▶ **WORK TO COMPLETE**
Please rewrite the lines starting with the one containing "At what depth" and continuing through the end of the lines, changing "viewer" to "observer" and leaving everything else unchanged.

▶ **DATASET EXCERPTS**
----------

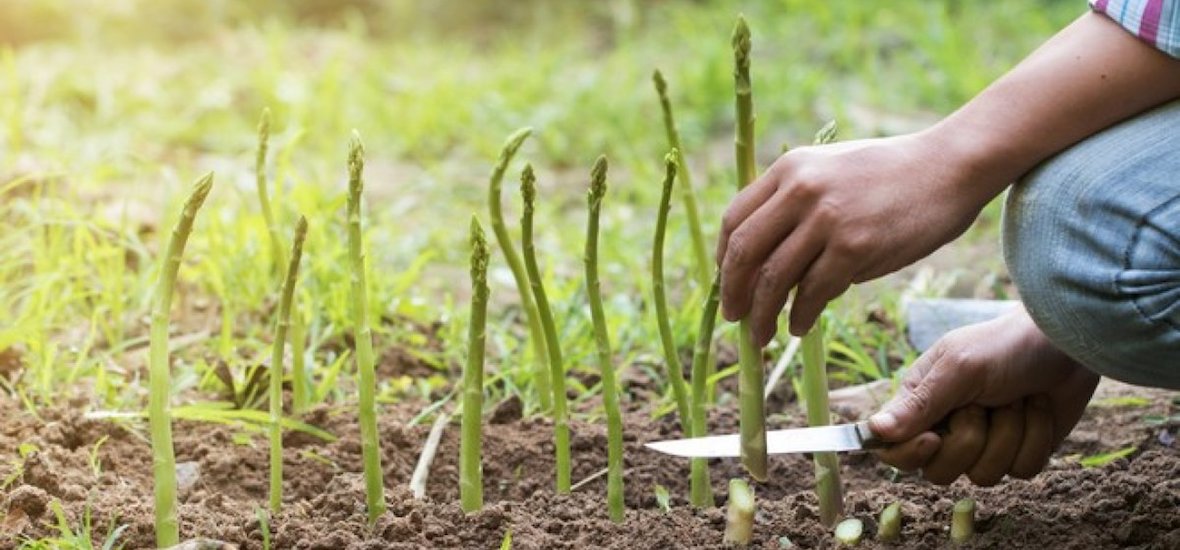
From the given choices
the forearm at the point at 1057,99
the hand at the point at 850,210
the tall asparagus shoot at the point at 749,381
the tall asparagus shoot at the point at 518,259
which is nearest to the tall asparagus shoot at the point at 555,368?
the tall asparagus shoot at the point at 518,259

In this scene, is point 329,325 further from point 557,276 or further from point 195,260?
point 557,276

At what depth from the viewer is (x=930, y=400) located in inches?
87.0

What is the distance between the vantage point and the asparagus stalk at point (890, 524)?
2178mm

----------

▶ **SOLUTION TO THE EXERCISE**
At what depth from the observer is (x=930, y=400) located in inches?
87.0

What is the distance between the vantage point and the asparagus stalk at point (890, 524)?
2178mm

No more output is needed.